When I started this site last year, I had a hard time coming up with a title. After Blogger rejected my first several choices, I finally landed on “Grey Mountain”. Grey Mountain is the home of the god in my favorite book, Till We Have Faces by C.S. Lewis. I think I had big plans for deep thoughts and insightful commentaries on life and love and faith.

But y’all, that’s not me. I do not have time to write that blog.

So I have renamed my little corner of the internet “On Our Way To Crazy”, after one of my favorite Waterdeep songs. My turning of the phrase is a bit different than Don Chaffer’s, but I think it adequately describes the life I lead with Aaron here in Nashville. I think it’s much more fitting for the random stories I tell on this site.

Thoughts on the new title?

 

Stuff from inside my head. August 4, 2006

Filed under: Random — brandi @ 12:08 pm

I love voting. I especially love voting when you have to wait in line because so many other people want to vote as well. I especially especially love voting when the line moves slower than a snail because (1) the county switched to new electronic voting machines; (2) the ballot is 13 pages long; and (3) the election workers don’t tell people that you don’t have to vote for every single thing on the ballot in order to submit your vote. I got quite a kick out of watching people deliberate over whether or not to confirm the FORTY judges on the ballot and going through touching the name of every person in a one-person race. They made me 45 minutes late to my own birthday dinner.

Please watch these OK Go videos (here and here). They are so much fun. I’ve been listening to this band pretty much nonstop for the last few days. Someone finally knocked Dashboard out of my head.

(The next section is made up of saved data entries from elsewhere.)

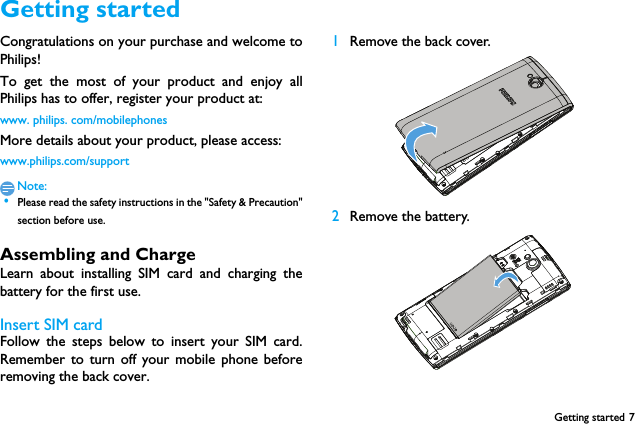 Getting started

Congratulations on your purchase and welcome to Philips!

To get the most of your product and enjoy all Philips has to offer, register your product at:

www. philips. com/mobilephones

More details about your product, please access:

www.philips.com/support

Note:

• Please read the safety instructions in the "Safety & Precaution" section before use.

Assembling and Charge

Learn about installing SIM card and charging the battery for the first use.

Insert SIM card

Follow the steps below to insert your SIM card. Remember to turn off your mobile phone before removing the back cover.

1 Remove the back cover.

PHILIPS

2 Remove the battery.

Getting started 7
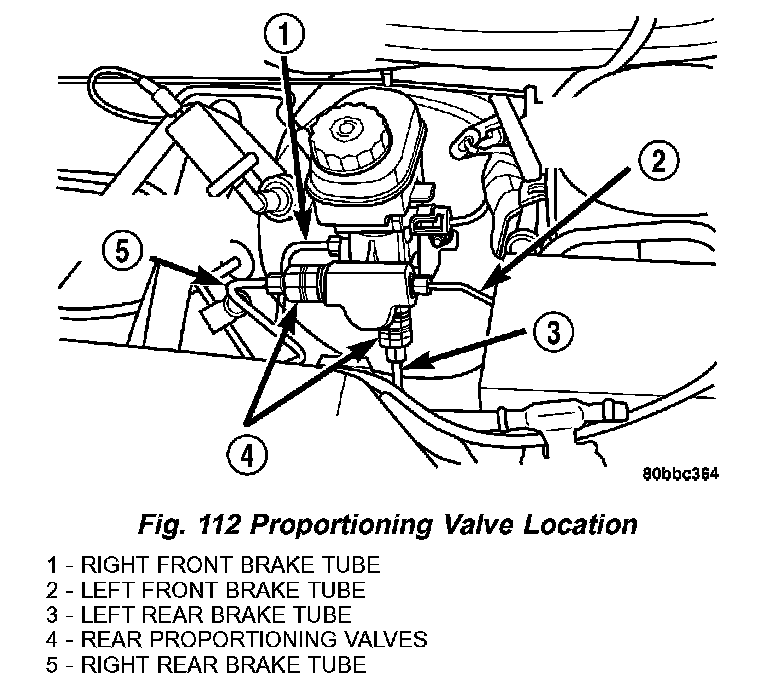 1
2
5
3
4
80bbc364

Fig. 112 Proportioning Valve Location

1 - RIGHT FRONT BRAKE TUBE
2 - LEFT FRONT BRAKE TUBE
3 - LEFT REAR BRAKE TUBE
4 - REAR PROPORTIONING VALVES
5 - RIGHT REAR BRAKE TUBE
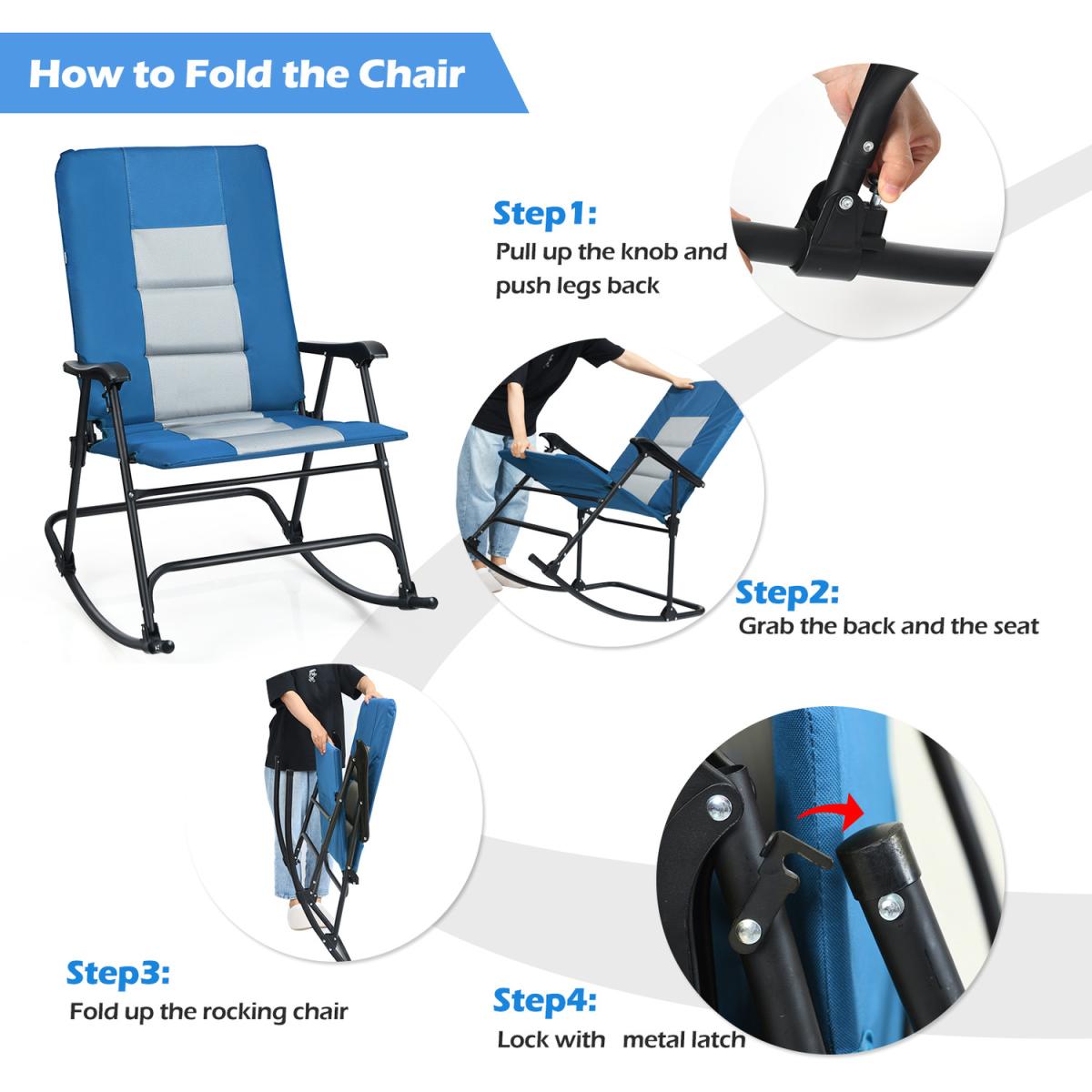 How to Fold the Chair

Step1:
Pull up the knob and push legs back

Step2:
Grab the back and the seat

Step3:
Fold up the rocking chair

Step4:
Lock with metal latch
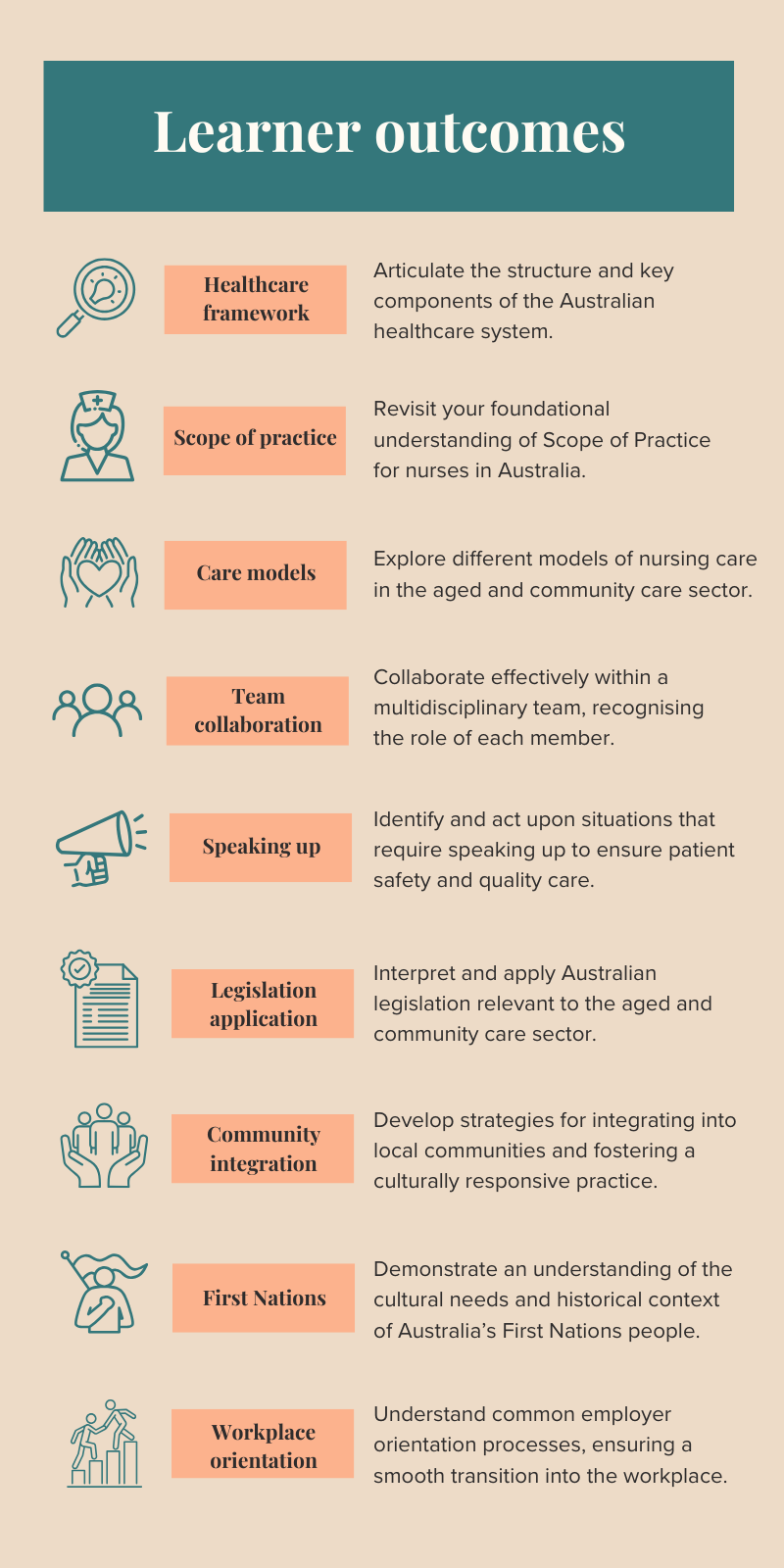 Learner outcomes

Healthcare framework

Articulate the structure and key components of the Australian healthcare system.

Scope of practice

Revisit your foundational understanding of Scope of Practice for nurses in Australia.

Care models

Explore different models of nursing care in the aged and community care sector.

Team collaboration

Collaborate effectively within a multidisciplinary team, recognising the role of each member.

Speaking up

Identify and act upon situations that require speaking up to ensure patient safety and quality care.

Legislation application

Interpret and apply Australian legislation relevant to the aged and community care sector.

Community integration

Develop strategies for integrating into local communities and fostering a culturally responsive practice.

First Nations

Demonstrate an understanding of the cultural needs and historical context of Australia's First Nations people.

Workplace orientation

Understand common employer orientation processes, ensuring a smooth transition into the workplace.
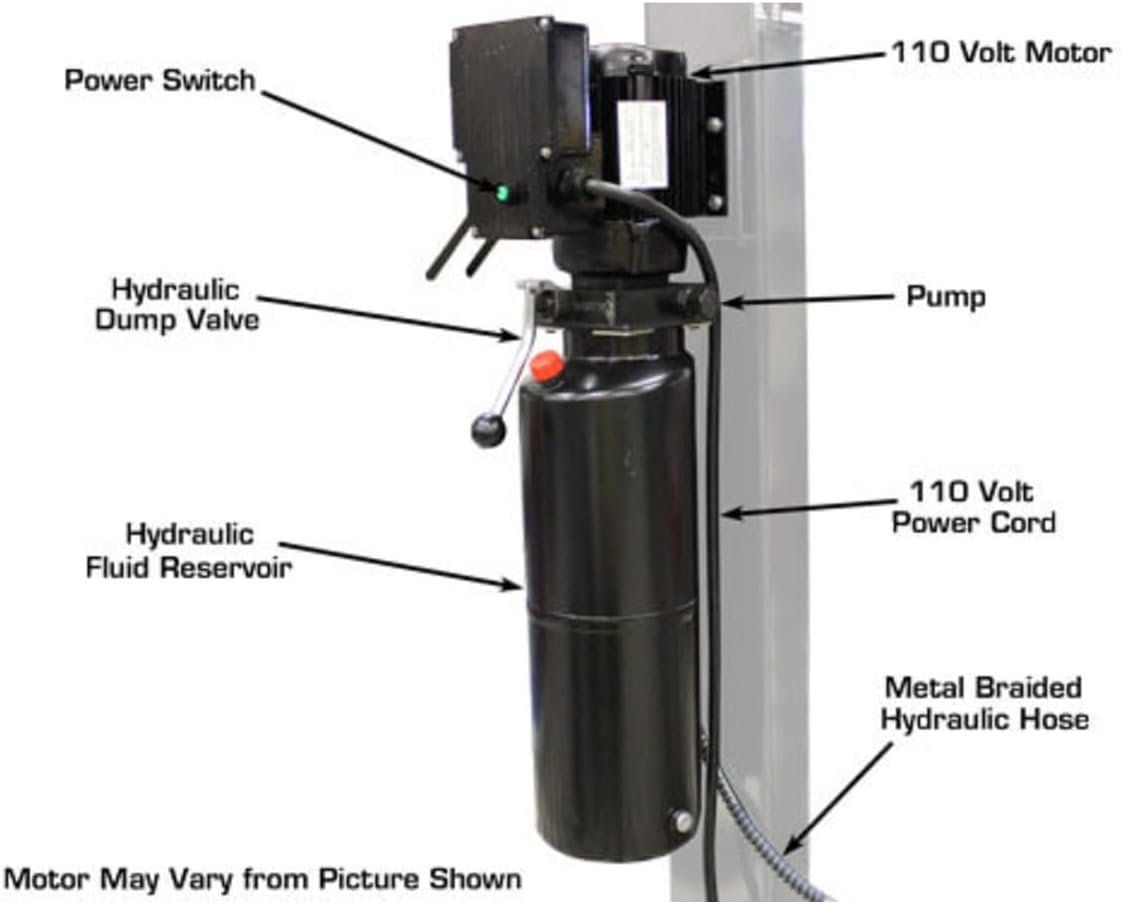 Power Switch

110 Volt Motor

Hydraulic Dump Valve

Pump

110 Volt Power Cord

Hydraulic Fluid Reservoir

Metal Braided Hydraulic Hose

Motor May Vary from Picture Shown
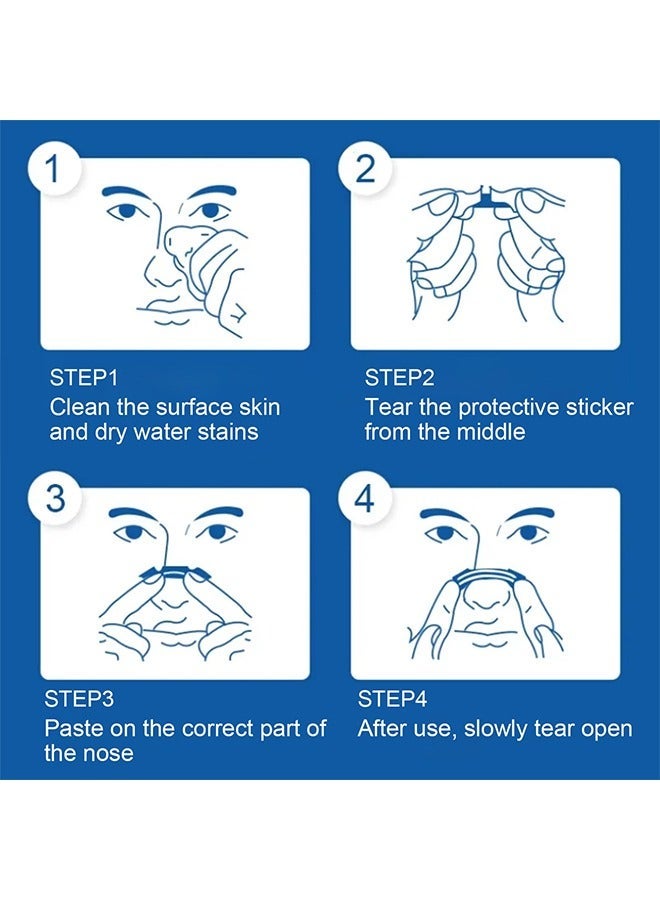 1

STEP1
Clean the surface skin and dry water stains

2

STEP2
Tear the protective sticker from the middle

3

STEP3
Paste on the correct part of the nose

4

STEP4
After use, slowly tear open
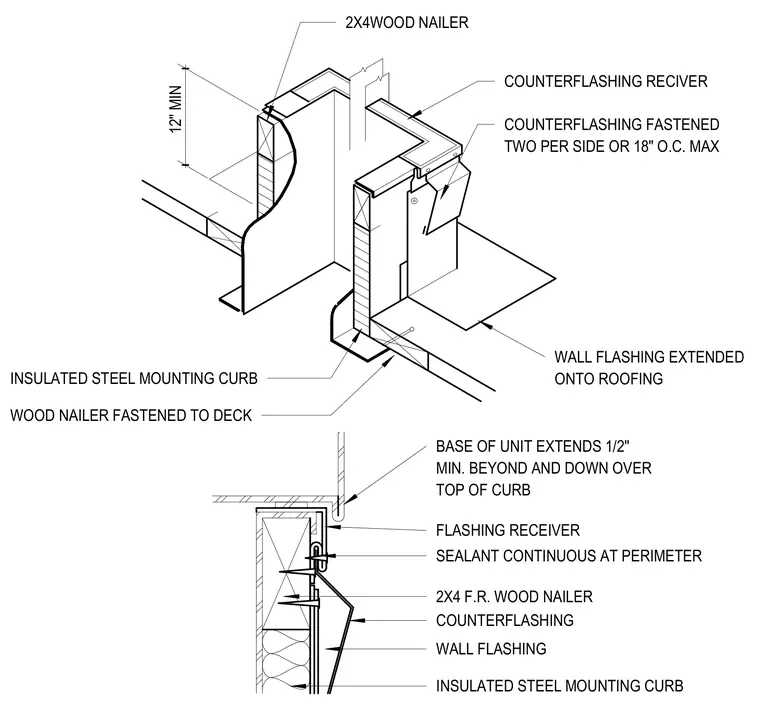 2X4WOOD NAILER

12" MIN

COUNTERFLASHING RECIVER

COUNTERFLASHING FASTENED TWO PER SIDE OR 18" O.C. MAX

WALL FLASHING EXTENDED ONTO ROOFING

INSULATED STEEL MOUNTING CURB

WOOD NAILER FASTENED TO DECK

BASE OF UNIT EXTENDS 1/2" MIN. BEYOND AND DOWN OVER TOP OF CURB

FLASHING RECEIVER

SEALANT CONTINUOUS AT PERIMETER

2X4 F.R. WOOD NAILER

COUNTERFLASHING

WALL FLASHING

INSULATED STEEL MOUNTING CURB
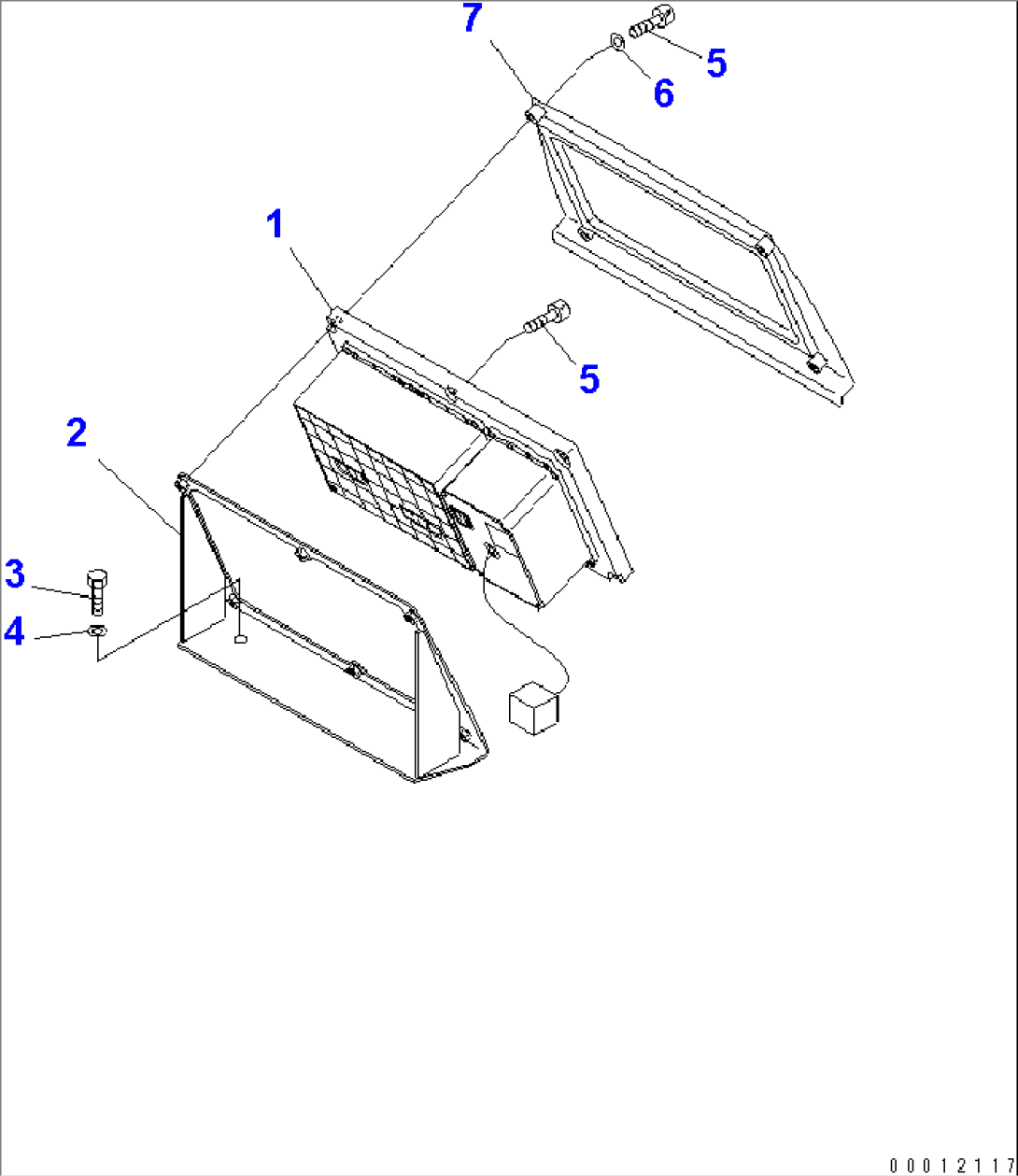 7
5
6
1
5
2
3
4
00012117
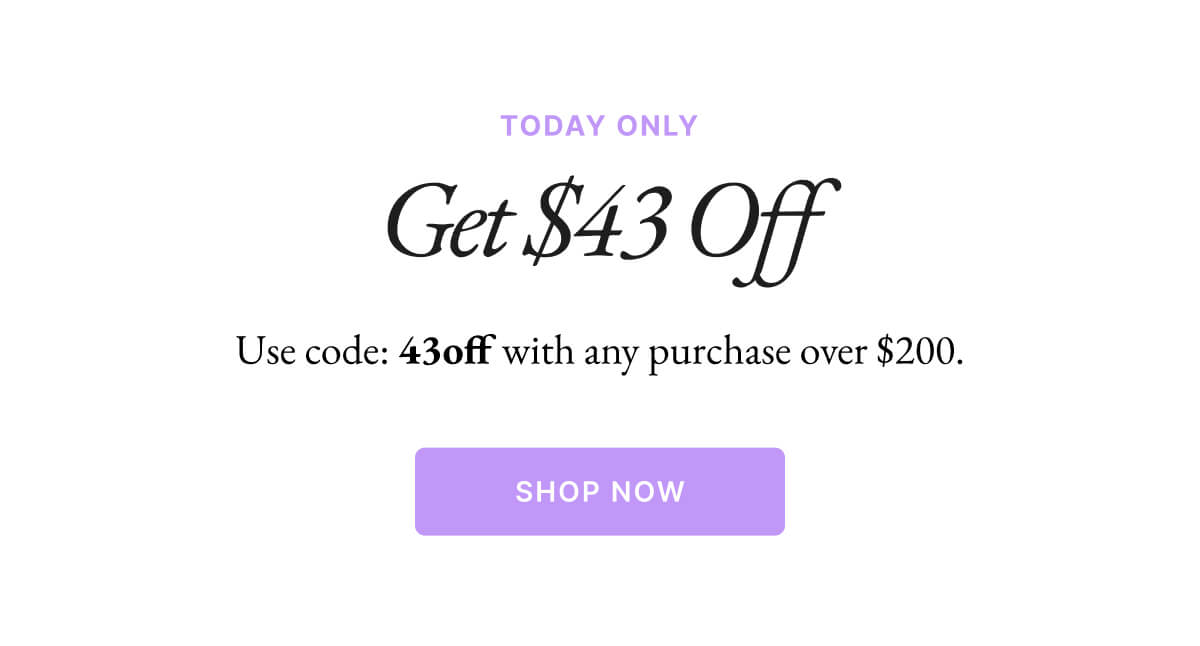 TODAY ONLY

Get \$43 Off

Use code: 43off with any purchase over \$200.

SHOP NOW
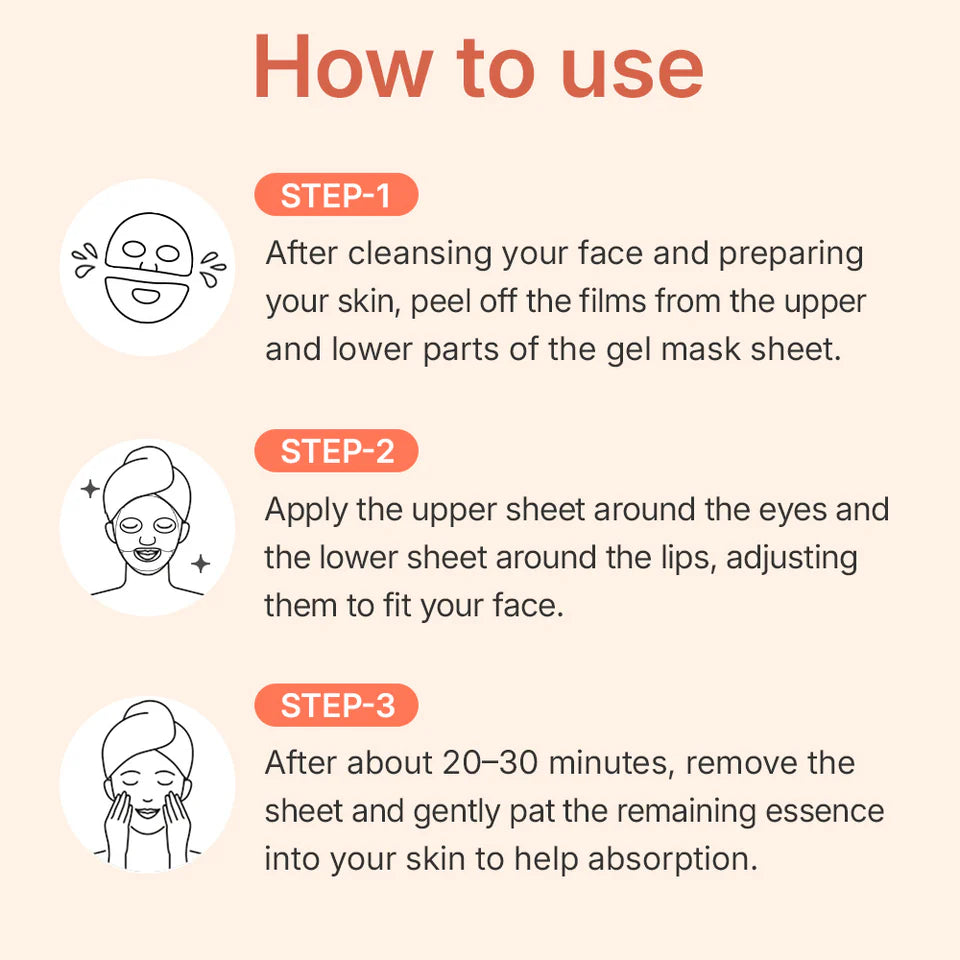 How to use

STEP-1

After cleansing your face and preparing your skin, peel off the films from the upper and lower parts of the gel mask sheet.

STEP-2

Apply the upper sheet around the eyes and the lower sheet around the lips, adjusting them to fit your face.

STEP-3

After about 20–30 minutes, remove the sheet and gently pat the remaining essence into your skin to help absorption.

I don’t really understand people who say they don’t care about what people think of them. I mean… really? At all? Because I care. A lot. I care about if they think my outfit is cool enough for my job, if I’m really funny or interesting or if I’m just really good at faking it, if I’m doing enough with my life, if I’m worthy of hanging out with or if they just put up with me. I don’t think of myself as a particularly insecure person, but I do care about how I come across and if people get an accurate picture of who I am. How do people not care? I’m very curious.

I have gotten sadly dependent on my mid-morning Dr. Pepper. I know it’s wrong, but I just can’t stop.

The outcome of Thursday night’s So You Think You Can Dance results shows have started to have a little too much influence on my Friday moods. Luckily, last night worked out like I wanted it to and I’m feeling pretty good today.

If you had a job where you had about five hours a week worth of work to do, wouldn’t you get bored? Maybe ask around a bit, see if there’s anything you can add to your job duties? Work hard to know what’s going on in your industry and with your client and try to come up with ideas for new tasks? Or possibly look for a new job, one that is remotely stimulating and keeps you from literally twiddling your thumbs at your desk? I certainly would.

We spent last weekend in Atlanta visiting some friends I don’t see nearly often enough. We went to a Braves game, had wine and dessert and check-splitting headaches until the wee hours at Cafe Intermezzo, hit IKEA, grilled out and played poker and drank nasty lime green stuff from tiny bottles and just had an all around excellent time.

We took about eleventy billion pictures, which, if you know Aaron at all, you know was quite a thrill for him. I’ve never known anyone more camera-averse than he is. Accordingly, this is my favorite picture of us from the weekend… the first of many times I tried to get him to smile.